- TASK REQUIREMENTS:
Your answer must be a word-for-word copy of the listing below, minus its pictures.

- STORED DATA:
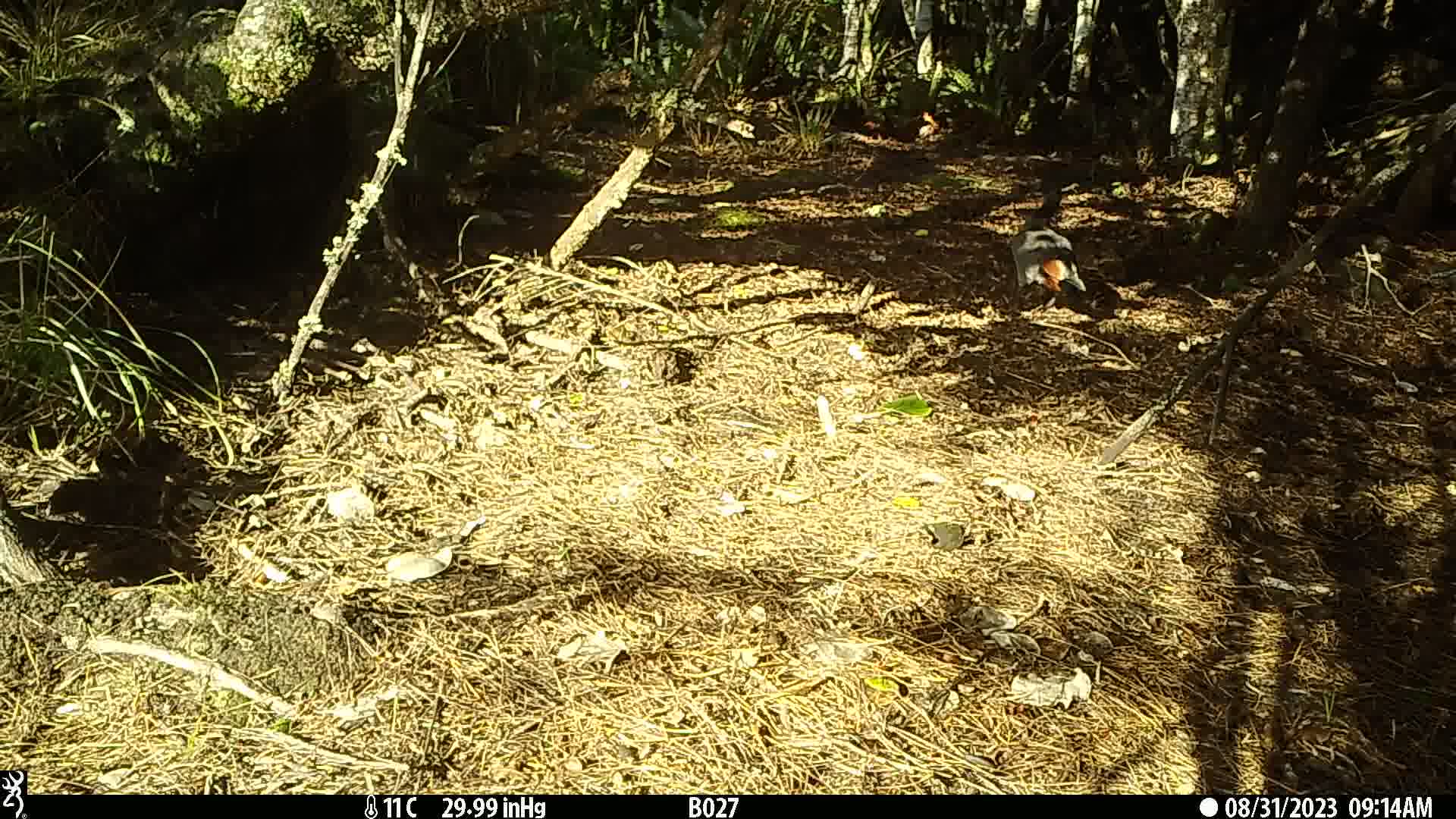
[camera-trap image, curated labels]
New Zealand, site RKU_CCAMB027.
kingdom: Animalia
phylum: Chordata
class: Aves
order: Anseriformes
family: Anatidae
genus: Tadorna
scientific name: Tadorna variegata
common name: paradise shelduck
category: paradise duck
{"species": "paradise duck (paradise shelduck) (Tadorna variegata)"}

- OUTPUT OF THE TASK:
[camera-trap image, curated labels]
New Zealand, site RKU_CCAMB027.
kingdom: Animalia
phylum: Chordata
class: Aves
order: Anseriformes
family: Anatidae
genus: Tadorna
scientific name: Tadorna variegata
common name: paradise shelduck
category: paradise duck
{"species": "paradise duck (paradise shelduck) (Tadorna variegata)"}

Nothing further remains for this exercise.